Однако не тут-то было — Уильям невероятно легко приспособился и к новым веяниям. Он консультировался с футурологами и психологами, и это позволило ему не следовать слепо за модой, а самому создавать ее. Каждый сезон он удивлял публику новым, кардинально измененным репертуаром. Всегда он умел выбрать ошеломляющее, едва только начинающее зарождаться направление, хватался за него, подстегивал композиторов, менял ансамбли и стиль, менял и свой облик — все это было для него проще простого. Тысячеликий Уильям — от романтика до циника. Изображал ли он мальчишку или рафинированного представителя элиты, он одинаково притягивал к себе публику. Ему ничего не стоило сыграть и нищего бульварного певца; незатейливый мотивчик и бравурно хриплый голос пробирали слушателей до мозга костей. Не было предела изобретательности художников по костюмам. Как-то раз Уильям вышел на сцену босым, в болтавшемся одеянии из мешковины, с сумой через плечо. Он чертовски ловко умел создать иллюзию — его мускулистое и пропорциональное тело внезапно могло стать тщедушным и согбенным.

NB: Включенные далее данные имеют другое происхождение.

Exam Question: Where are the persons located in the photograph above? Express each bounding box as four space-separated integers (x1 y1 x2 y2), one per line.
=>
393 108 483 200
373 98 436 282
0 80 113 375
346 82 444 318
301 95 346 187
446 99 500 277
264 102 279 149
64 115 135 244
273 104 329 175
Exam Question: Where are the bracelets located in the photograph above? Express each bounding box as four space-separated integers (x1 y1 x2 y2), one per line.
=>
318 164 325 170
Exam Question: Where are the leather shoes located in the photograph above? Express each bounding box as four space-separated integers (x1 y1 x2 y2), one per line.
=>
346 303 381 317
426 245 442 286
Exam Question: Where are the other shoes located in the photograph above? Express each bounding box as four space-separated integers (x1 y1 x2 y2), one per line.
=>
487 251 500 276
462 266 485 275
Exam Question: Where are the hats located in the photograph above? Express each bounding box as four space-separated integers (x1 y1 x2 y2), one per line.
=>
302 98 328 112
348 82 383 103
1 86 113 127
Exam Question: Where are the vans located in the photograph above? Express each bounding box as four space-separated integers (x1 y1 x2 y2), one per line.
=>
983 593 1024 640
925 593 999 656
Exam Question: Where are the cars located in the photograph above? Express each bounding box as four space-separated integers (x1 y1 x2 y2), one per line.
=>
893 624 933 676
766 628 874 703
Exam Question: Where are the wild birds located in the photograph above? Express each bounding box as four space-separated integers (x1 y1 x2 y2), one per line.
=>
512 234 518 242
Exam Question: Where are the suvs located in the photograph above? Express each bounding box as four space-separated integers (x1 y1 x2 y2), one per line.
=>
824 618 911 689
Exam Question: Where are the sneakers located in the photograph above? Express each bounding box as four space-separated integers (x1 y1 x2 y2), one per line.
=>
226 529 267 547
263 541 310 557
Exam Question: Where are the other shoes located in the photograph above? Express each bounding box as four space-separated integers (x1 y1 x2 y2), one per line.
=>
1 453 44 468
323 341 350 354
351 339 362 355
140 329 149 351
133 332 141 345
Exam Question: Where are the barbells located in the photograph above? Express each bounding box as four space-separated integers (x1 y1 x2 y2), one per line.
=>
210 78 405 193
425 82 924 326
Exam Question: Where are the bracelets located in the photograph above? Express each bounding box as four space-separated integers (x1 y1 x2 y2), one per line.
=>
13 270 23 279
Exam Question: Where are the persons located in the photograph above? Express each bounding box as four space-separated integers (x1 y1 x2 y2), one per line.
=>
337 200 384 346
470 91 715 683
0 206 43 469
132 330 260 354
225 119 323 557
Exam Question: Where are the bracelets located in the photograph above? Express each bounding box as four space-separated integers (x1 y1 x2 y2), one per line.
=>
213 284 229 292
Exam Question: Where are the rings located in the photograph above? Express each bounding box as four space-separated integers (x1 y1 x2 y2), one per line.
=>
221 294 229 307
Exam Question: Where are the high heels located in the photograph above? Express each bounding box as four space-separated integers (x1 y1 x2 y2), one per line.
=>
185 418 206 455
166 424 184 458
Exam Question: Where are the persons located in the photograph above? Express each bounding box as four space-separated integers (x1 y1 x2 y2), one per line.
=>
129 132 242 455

И публика снова ревела от восторга.
Может быть, от гениальных людей и нельзя требовать заурядной личной жизни?
Однажды меня испугало его заявление, которое я сама неосторожно спровоцировала. Я часто с удивлением замечала, что все письма своих почитателей Уильям, не просматривая, бросал в корзину для бумаги; когда же ему присылали цветы, он оставлял их в гардеробной; никогда ни одной гвоздики не сунул в петлицу. Я осмелилась как-то намекнуть ему на его равнодушное отношение к поклонникам его таланта. Не знаю, то ли сказалось перенапряжение, вылившееся наружу как раз в тот момент, во всяком случае, он с безграничным презрением процедил сквозь зубы, что эта потная и вопящая публика глубоко противна ему. Охотнее всего он выступал бы за стеклянной стеной, чтобы отгородиться от сидящих в переполненном зале одураченных масс. Отвращение — вот все, что он испытывал.
Меня испугало его двуличие. Публика боготворила Уильяма, с его же стороны не было ни крупицы ответного чувства, хотя работал он как проклятый и массу усилий клал на то, чтобы публика встречала его восторженными криками.